To Your Scattered Bodies Go (Riverworld #1) ★☆☆☆½

toyourscatteredbodiesgo (Custom)This review is written with a GPL 4.0 license and the rights contained therein shall supersede all TOS by any and all websites in regards to copying and sharing without proper authorization and permissions. Crossposted at WordPress, Blogspot & Librarything by Bookstooge’s Exalted Permission
Title: To Your Scattered Bodies Go
Series: Riverworld #1
Author: Philip Farmer
Rating: 1.5 of 5 Stars
Genre: SF
Pages: 224
Words: 67K

 

Synopsis:

From Wikipedia

British adventurer Richard Francis Burton dies on Earth and is revived in mid-air in a vast dark room filled with human bodies, some only half formed. There, he is confronted by men in a flying vehicle who then blast him with a weapon.

He next awakes upon the shores of a mysterious river, naked and hairless. All around him are other people in a similar situation. Shortly after they awaken, a nearby structure, nicknamed a “grailstone,” causes food and other supplies to appear in the “grails” bound to each individual. Burton quickly attracts a group of companions: the neanderthal Kazzintuitruaabemss (nicknamed Kazz), the science fiction author Peter Jairus Frigate, and Alice Liddell. Among these is the extraterrestrial Monat Grrautut, earlier part of a small group of beings from Tau Ceti who had arrived on Earth in the early 21st century. When one of their number was accidentally killed by humans, their spaceship automatically killed most of the people on Earth. Frigate and others alive at the time confirm Monat’s story. Retreating into the nearby woods for safety, Burton’s party chew gum provided by their grails, and discover that this gum is a powerful hallucinogen. As days and weeks pass, people’s physical wants are provided for by the grails, which eventually produce a set of cloths used for clothing. Rumors reach Burton’s region that the river continues seemingly forever. One night, Burton is visited by a mysterious cloaked figure, whom Burton dubs “The Mysterious Stranger,” who explains that he is one of the beings who has constructed this world and resurrected humanity on its shores, and tells Burton to approach the headwaters of the river.

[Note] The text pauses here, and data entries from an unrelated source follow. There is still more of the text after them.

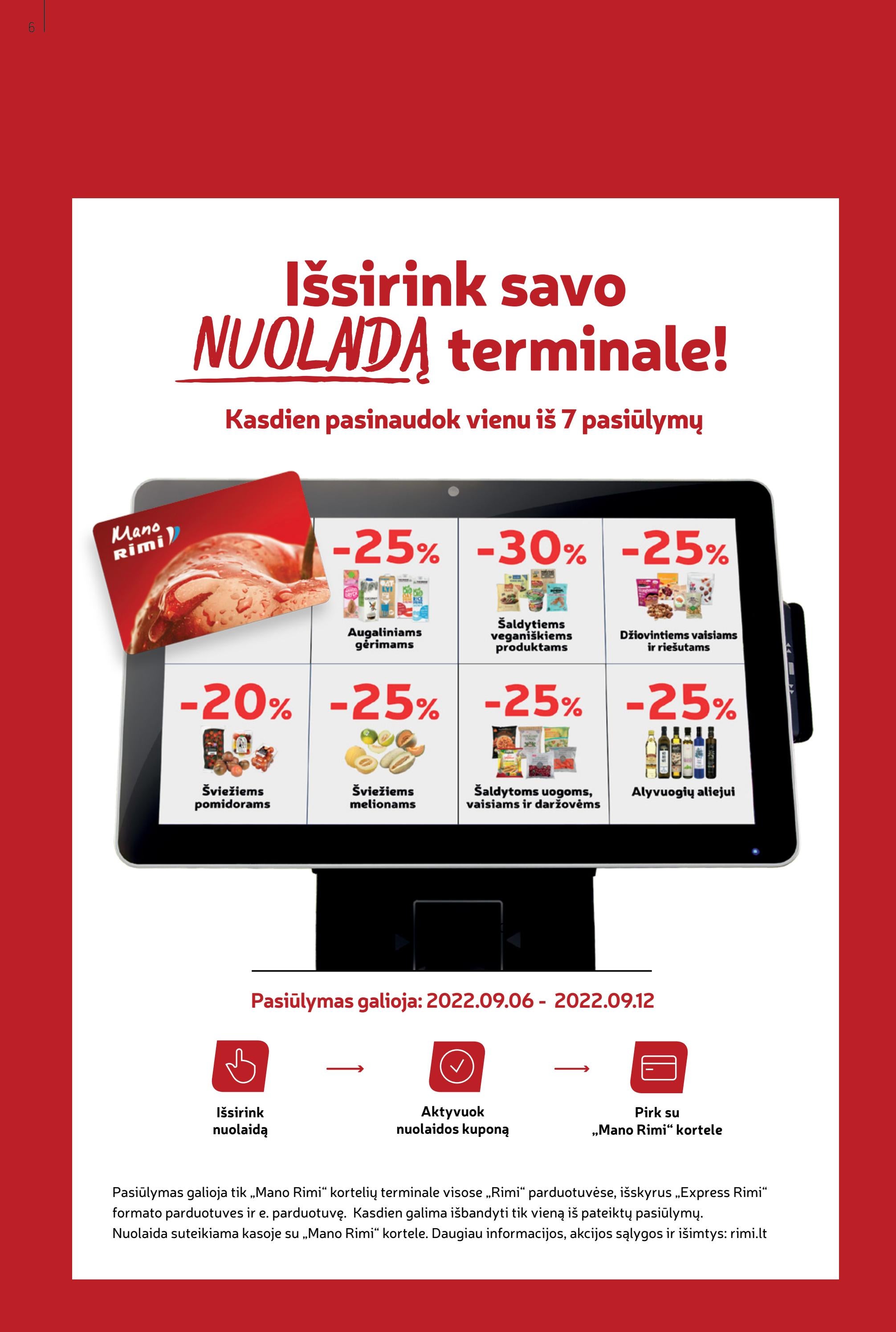 Rimi savaitinis leidinys akcijos nuo 
  2022-09-06 iki 
  2022-09-12 | Leidinukas.lt puslapis 6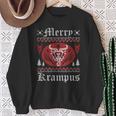 Merry Krampus Christmas Xmas Horror Ugly Sweater Evil Pajama Sweatshirt Gifts for Old Women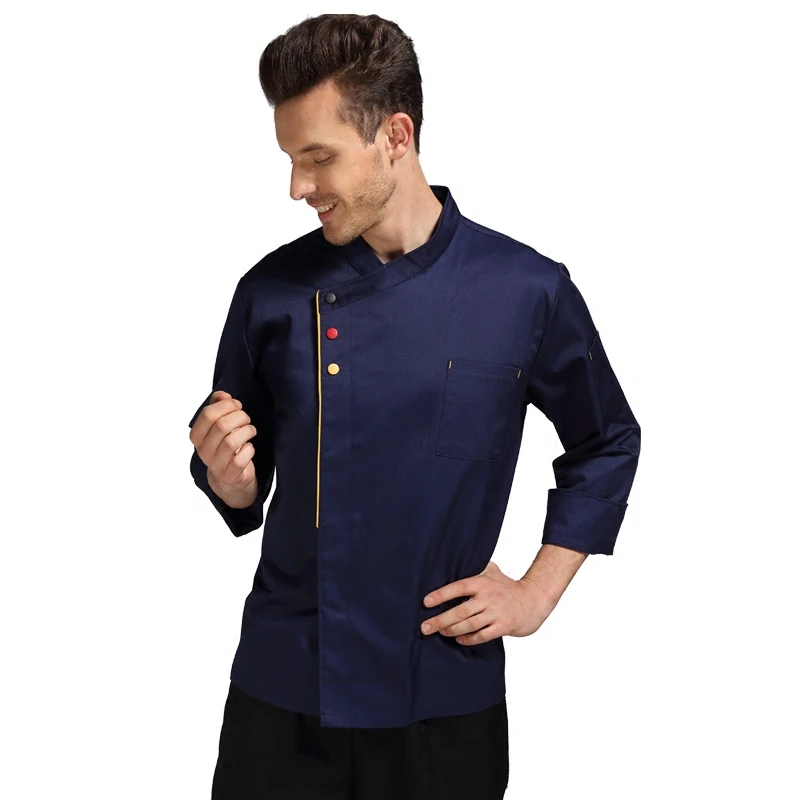 New chef uniform free custom logo long sleeve man's cook clothes 5XL plus size restaurant uniform
New chef uniform free custom logo long sleeve man's cook clothes 5XL plus size restaurant uniform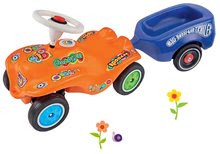 Seturi babytaxiuri - Babytaxiu maşină Retro-Look New Bobby Car BIG portocaliu+remorcă verde de la 12 luni_15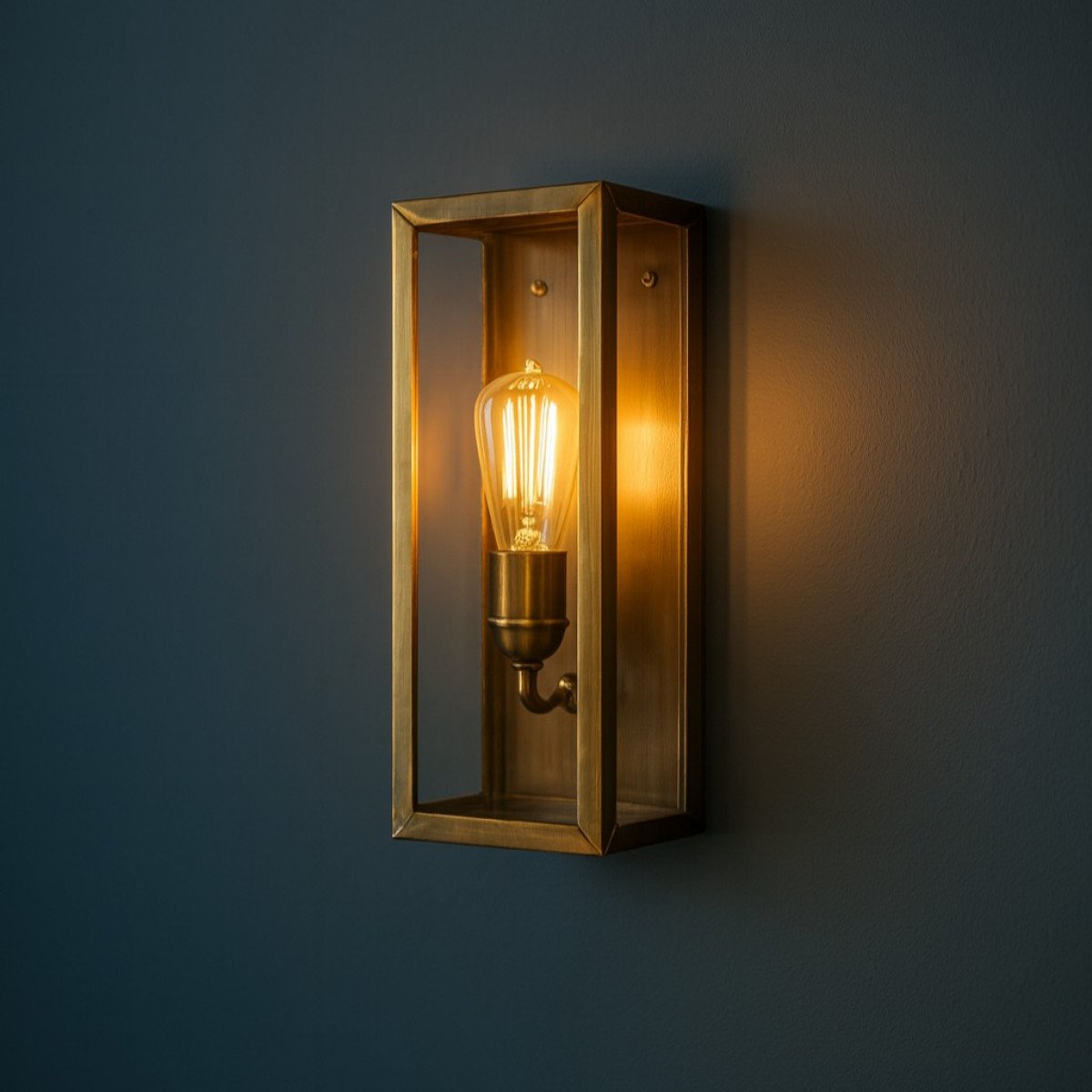 Muurlamp Belfort Antiek Messing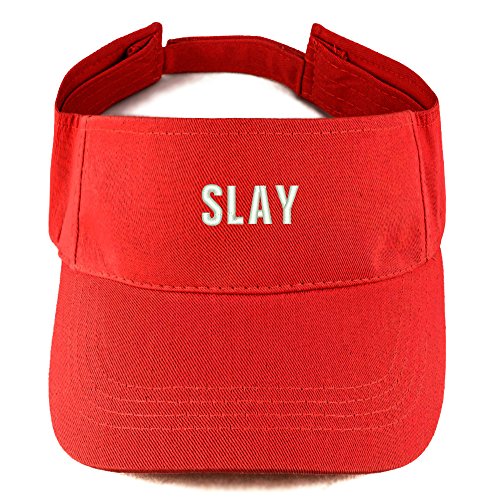 Trendy Apparel Shop Slay Embroidered 100% Cotton Adjustable Visor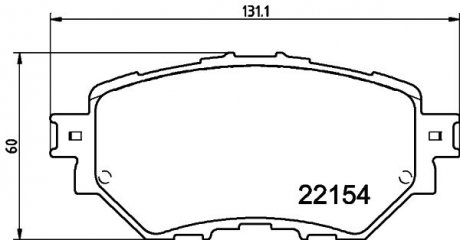 Колодки гальмівні дискові передні Mazda 3 (13-) Nisshinbo NP5048 (фото 1)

After setting off, Burton’s group encounters many adventures; but are enslaved by a riverbank kingdom run by Tullus Hostilius and Hermann Göring, against whom Burton leads a successful revolt. Göring himself is killed by Alice. After the revolt, Burton is part of the nation’s ruling council. Later, the protagonists discover a person among them who they conclude is an agent of the beings who created this world. Before the man can be questioned, he dies of no apparent cause. An autopsy reveals a small device planted in the man’s brain which apparently allowed him to kill himself at will. Burton is visited by the Mysterious Stranger and is warned that the beings who created this world, to whom the Stranger refers as “Ethicals”, are close to capturing Burton. Desperate to escape, Burton kills himself to be resurrected elsewhere in the river valley, and continues thus to explore it. He often finds himself resurrected near Hermann Göring, who undergoes a moral and religious conversion and joins the pacifist Church of the Second Chance. After many resurrections, Burton finds himself resurrected not in the river but in the Dark Tower at the headwaters, and is interrogated by a council of Ethicals to discover the identity of Burton’s “Mysterious Stranger”. After fruitlessly questioning him, the Ethicals inform him that they will return him to the river valley, remembering nothing of themselves, and restore him to his friends; but the Mysterious Stranger prevents them from removing his memory and Burton resolves to continue pursuing the truth about the Ethicals and their intentions for the Riverworld.

 

My Thoughts:

Well, that was a complete and utter waste of my time. The main character, for someone who is an atheist, sure does blame God for a lot of stuff. Pretty amazing how angry he gets at something that doesn’t exist.

This teetered on the edge of blasphemy at best (blasphemy being defined as speaking against God or making statements about His nature contrary to Scripture (much like the Mormons do)) and really, crossed over enough times with enough spite that I was ready for the book to be done.

Whatever the story, it was overshadowed the whole time by spite and anger against a being the main character kept insisting didn’t exist. I have now read Farmer and found him lacking. I won’t spend any more of my precious time on his stuff.